The modern mindset and its consequences have been a disaster for man’s freedom.
To repeat, modernity isn’t material, it’s a mindset.
Only ever freedom, Meta-Nomad/James Ellis
Le jour moyen
Il est possible, probable même, que vous vous reconnaissiez dans le portrait qui s’ensuit. Vos journées démarrent au son strident du réveil, s’ensuit vos ronchonnements. Rien que se réveiller fait chier. Le reste de la journée, de la semaine, se répète, se ressemble, s’agrégeant dans une masse informe, une tumeur sur votre existence.
Pourquoi ne sommes-nous pas heureux alors que tout va bien ? Pourquoi après avoir suivi à la lettre le manuel de la personne normale, après avoir acheté un pavillon, une voiture moderne, un lave-vaisselle… ne sommes-nous toujours pas content ? Pourquoi nous évertuons-nous de continuer dans une existence qui nous rend misérable ?
Après être péniblement sorti du lit, les membres raides, les yeux lourds, le cerveau embrumé, mort-vivant en autopilote vers la machine à café, la porte de la voiture claque, cette voiture dont vous avez besoin pour aller travailler, de longues minutes, heures, années, passées derrière un volant, à pester contre les autres morts-vivants dans leur cercueil mobile en métal.
Vous saluez rapidement vos collègues, et la journée de labeur commence. Clic gauche, clic droit, l’essentiel de la journée consiste à avoir l’air occupé derrière son écran, l’air enjoué ou motivé en réunion. La fameuse culture d’entreprise ici consiste principalement à rester le plus longtemps possible pour être bien vu, en ne faisant rien. Vous avez rapidement remarqué que pour être promu, il ne faut pas travailler dur, mais avoir l’air.
Vous rentrez chez vous, étrangement fatigué malgré la vacuité de votre journée de “travail”. Sans énergie pour quoi que ce soit, vous commandez à manger, allumez la TV ou Youtube, scrollez à l’infini… Vous pensez aux prochaines vacances, au prochain week-end…
Il n’est pas nécessaire que ce portrait soit universel, il lui suffit d’être suffisant.
Ellis et la Modernité
Quelques mots sur l’auteur du livre : James Ellis est anglais, chauve, plus connu sur la toile sous son pseudo Meta-Nomad. Il tient le podcast Hermitix, dans lequel il donne la parole soit à des professeurs d’université peu connus, soit à des gens qui fournissent un travail philosophique en dehors du système académique. James est diplômé d’un master en philosophie continentale, il était spécialisé sur l’accelerationisme, dont il a fourni une variante, le z/acc ou zero-accelerationism. Il a publié plusieurs livres, dont Exiting Modernity, A Methodology of Possession: On the Philosophy of Nick Land, et Only Ever Freedom dont nous parlons ici.
○ ○ ○
Poursuivez le texte sur la modernité et le livre Only Ever Freedom à partir de sa dernière phrase.

— EXTRAIT DE DONNÉES —
○ ○ ○
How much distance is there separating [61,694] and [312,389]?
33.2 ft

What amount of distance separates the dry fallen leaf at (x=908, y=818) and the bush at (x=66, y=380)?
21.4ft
○ ○ ○
— RÉPONSE À LA TÂCHE —
L’un des principaux sujets de James est la Modernité, qu’il décrit et critique abondamment. Mais qu’est-ce que cette Modernité ?
Pour James Ellis, la Modernité n’est pas matérielle. Il faut comprendre ici que la Modernité qu’il décrit n’est pas vraiment liée à notre avancement technologique, elle ne se définit pas par la découverte de la poudre, du charbon ou du pétrole. Au contraire, comme l’explique la citation inaugurale de cet article, la Modernité serait une disposition de l’esprit, une sorte de parasite mental qui a infiltré la majorité d’entre nous. Elle va au-delà du consumérisme, qu’elle inclut, mais n’est pas que le consumérisme. Il faut également préciser que James n’est pas un marxiste ou un anarchiste de gauche, ni anti-capitaliste, au contraire, il soustrait plutôt à l’école autrichienne d’économie et cite Hans Hermann Hoppe.
Nous devons, pour commencer à comprendre cette Modernité, d’abord parler de l’École.
Indoctrination
La Modernité trouve son origine dans l’instruction obligatoire étatique. Ellis s’appuie en particulier sur Ivan Illich et son livre Une Société sans école pour expliquer le problème. L’école obligatoire n’est pas la même chose que l’instruction ou l’éducation, car ces deux choses existaient avant l’école obligatoire, et cette dernière ne produit les deux premiers que marginalement. Le fait que vous sachiez quand est né Louis XIV en sortant du collège n’est pas important, l’important est que vous sortiez du collège avec votre Brevet. Pour preuve, vous avez sans doute déjà oublié la majorité de ce que vous y avez appris (je ne sais pas par coeur quand Louis XIV est né, d’ailleurs). Mais avoir ces diplômes vous sera tout de même demandé pour tout un tas de chose.
Votre futur employeur vous demandera votre diplôme d’ingénieur, mais ne vérifiera pas si vous savez calculer une poutre en flexion. Si vous savez calculer cela parce que vous l’avez lu dans un livre au lieu d’aller à Polytech’, vous ne serez pas retenu pour le job. Mais donc, si le diplôme ne prouve pas que vous avez les connaissances, que montre-t-il ?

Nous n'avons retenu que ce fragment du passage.